I’ve been reading about Habermas, and he talks a lot about the performative truths inherent in discourse. The very act of engaging in discourse implies beliefs, and to deny them is a performative contradiction.
Habermas is a holdout for absolute morality, as something distinct from relative ethics. And his arguments seem to point to precisely my own beliefs on morality, as evidenced by what actually offends me and inspires my contempt — not only of others who offend against me, but also myself when I offend against others. My formulation would almost certainly bother Habermas, but here it is: Thou shalt be fully metaphysical. For me, I feel this belief most intensely with respect to other people, which is a Jewish attitude.
I cannot doubt in my heart that there is something contemptible about treating others as less real than oneself.

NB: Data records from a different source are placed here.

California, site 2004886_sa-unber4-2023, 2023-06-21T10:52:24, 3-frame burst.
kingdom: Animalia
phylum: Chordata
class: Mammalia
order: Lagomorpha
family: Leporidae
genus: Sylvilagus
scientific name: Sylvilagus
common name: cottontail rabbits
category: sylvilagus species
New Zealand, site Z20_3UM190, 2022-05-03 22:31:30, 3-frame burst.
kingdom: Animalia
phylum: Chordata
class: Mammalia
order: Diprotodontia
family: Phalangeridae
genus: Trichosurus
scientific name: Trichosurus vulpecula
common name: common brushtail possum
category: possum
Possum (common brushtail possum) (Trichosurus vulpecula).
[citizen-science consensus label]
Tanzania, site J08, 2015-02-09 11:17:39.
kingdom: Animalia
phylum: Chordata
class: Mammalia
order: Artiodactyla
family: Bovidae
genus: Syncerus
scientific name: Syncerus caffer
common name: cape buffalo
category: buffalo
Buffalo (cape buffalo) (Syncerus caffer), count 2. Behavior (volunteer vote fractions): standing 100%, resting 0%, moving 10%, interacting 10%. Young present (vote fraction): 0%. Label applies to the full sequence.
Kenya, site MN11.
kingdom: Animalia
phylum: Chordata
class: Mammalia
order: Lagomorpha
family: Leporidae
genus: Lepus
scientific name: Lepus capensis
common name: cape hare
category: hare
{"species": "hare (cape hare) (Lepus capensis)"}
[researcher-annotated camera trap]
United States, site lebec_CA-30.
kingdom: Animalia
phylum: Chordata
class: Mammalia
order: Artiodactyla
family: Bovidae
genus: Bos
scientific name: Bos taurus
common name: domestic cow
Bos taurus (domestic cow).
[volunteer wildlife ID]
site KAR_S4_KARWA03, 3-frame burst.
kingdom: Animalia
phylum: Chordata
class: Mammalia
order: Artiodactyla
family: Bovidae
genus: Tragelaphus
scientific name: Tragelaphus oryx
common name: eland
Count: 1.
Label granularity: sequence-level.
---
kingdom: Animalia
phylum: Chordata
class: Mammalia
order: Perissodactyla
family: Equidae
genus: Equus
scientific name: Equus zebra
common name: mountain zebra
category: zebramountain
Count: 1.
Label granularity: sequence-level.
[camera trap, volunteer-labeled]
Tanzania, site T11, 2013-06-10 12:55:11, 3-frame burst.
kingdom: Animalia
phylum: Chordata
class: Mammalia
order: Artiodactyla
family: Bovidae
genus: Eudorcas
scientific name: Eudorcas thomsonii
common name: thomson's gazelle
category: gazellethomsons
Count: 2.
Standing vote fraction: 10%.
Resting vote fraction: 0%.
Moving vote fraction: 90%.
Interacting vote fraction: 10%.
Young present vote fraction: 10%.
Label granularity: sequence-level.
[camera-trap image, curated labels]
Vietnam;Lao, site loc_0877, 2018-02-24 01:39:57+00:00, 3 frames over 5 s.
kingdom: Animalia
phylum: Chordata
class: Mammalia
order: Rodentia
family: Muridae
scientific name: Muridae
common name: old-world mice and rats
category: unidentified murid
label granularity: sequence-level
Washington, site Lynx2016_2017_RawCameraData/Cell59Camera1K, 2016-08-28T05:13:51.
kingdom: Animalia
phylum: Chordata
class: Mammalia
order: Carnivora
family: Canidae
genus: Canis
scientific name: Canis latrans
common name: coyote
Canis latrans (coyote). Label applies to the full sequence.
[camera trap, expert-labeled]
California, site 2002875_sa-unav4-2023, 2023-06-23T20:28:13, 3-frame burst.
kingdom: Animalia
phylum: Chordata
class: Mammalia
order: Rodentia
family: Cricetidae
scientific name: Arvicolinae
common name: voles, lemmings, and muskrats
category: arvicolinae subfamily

I believe that denying the full metaphysical reality of other selves is a betrayal of what we cannot doubt in our hearts is evil — and that any theories that support that effort is also evil. Conversely, any theory that intensifies our awareness that other beings are both real and other is, at least in that respect, good.
Another insight from Habermas has captured my attention is this: morality is not to be determined monologically, but rather dialogically.
And this might reveal another angle for unlocking the full value of the Electrum Rule: “Do to others only what you would have them do to you.” Wouldn’t we always have others involve us in decisions that impact our lives? The Electrum Rule is essentially dialogical, and it is this dialogical reciprocity that drives its non-linear development through degrees of prime.
If philosophy aims at changing our beliefs, and we authorize our intellectual consciences to serve as referee, this certainly does raise the stakes of philosophy — but it does it make philosophy less playful? — Only if by playful we really mean frivolous.